PROVIDED DATA:

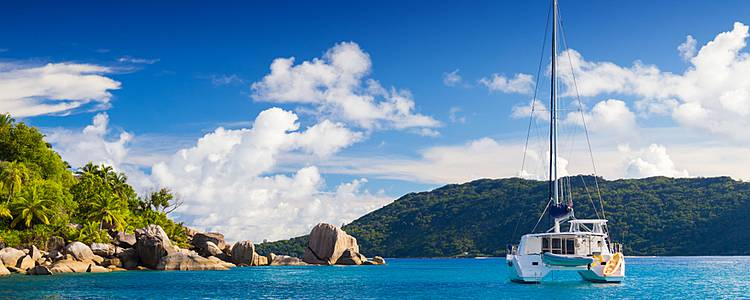 Katamaran-Kreuzfahrt im Inselparadies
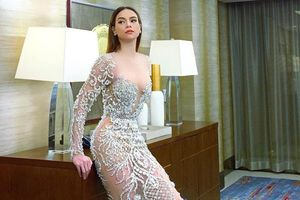 Chuyện showbiz: Hà Hồ nóng bỏng hút mắt với váy xuyên thấu
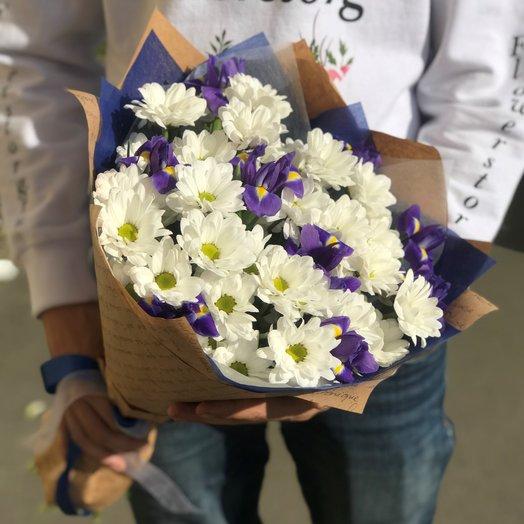 Монобукеты. Хризантемы Белая. Ирисы. N218: букеты цветов на заказ Flowwow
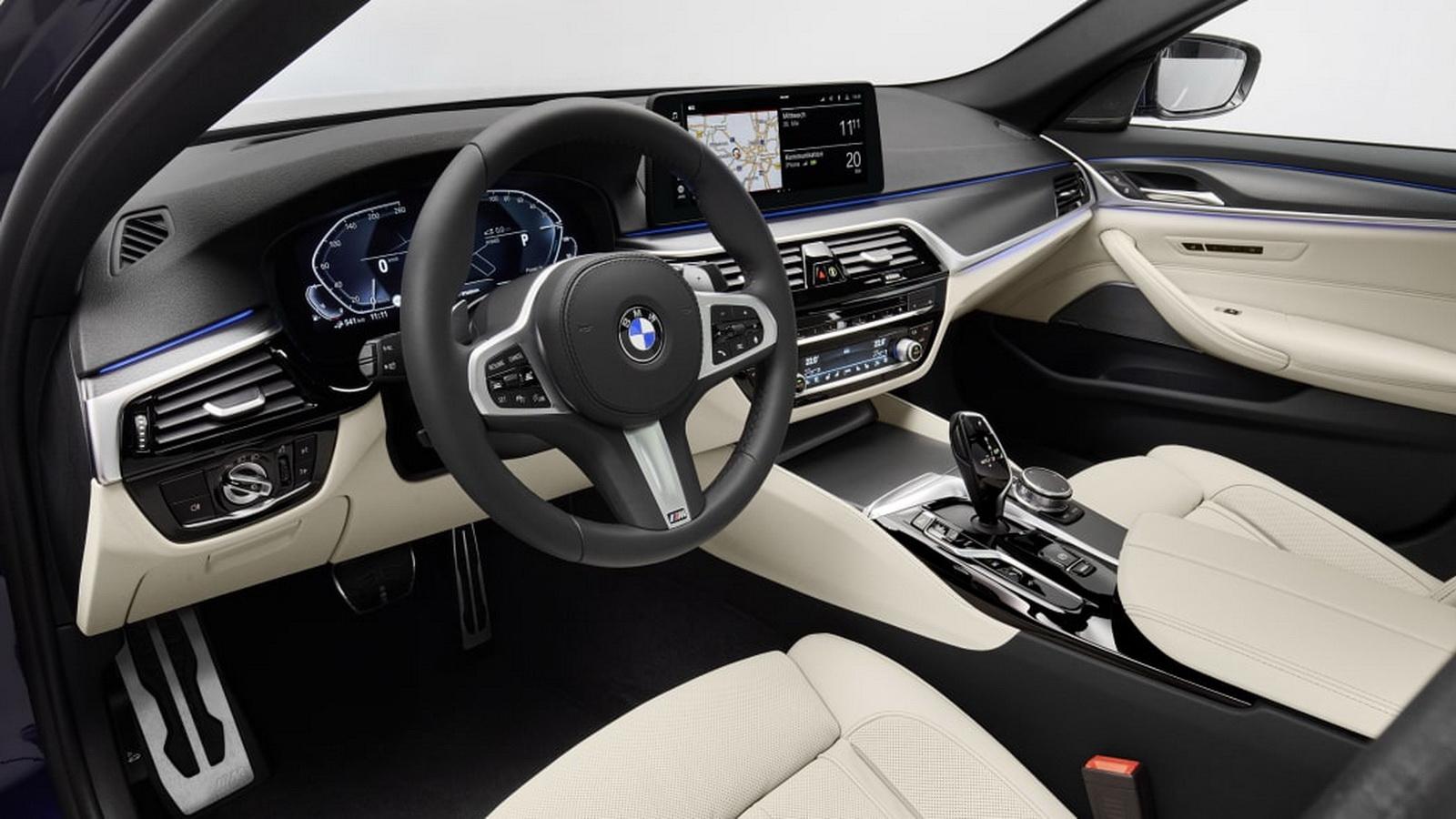 圖/內部座艙導入全新版本的語音助理IPA,只要對它說聲:Hey, BMW,就能輕鬆執行各種功能。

REQUIRED ACTION: Make an exact copy of the listing above. Its pictures are not needed.

ANSWER BELOW:
 Katamaran-Kreuzfahrt im Inselparadies
 Chuyện showbiz: Hà Hồ nóng bỏng hút mắt với váy xuyên thấu
 Монобукеты. Хризантемы Белая. Ирисы. N218: букеты цветов на заказ Flowwow
 圖/內部座艙導入全新版本的語音助理IPA,只要對它說聲:Hey, BMW,就能輕鬆執行各種功能。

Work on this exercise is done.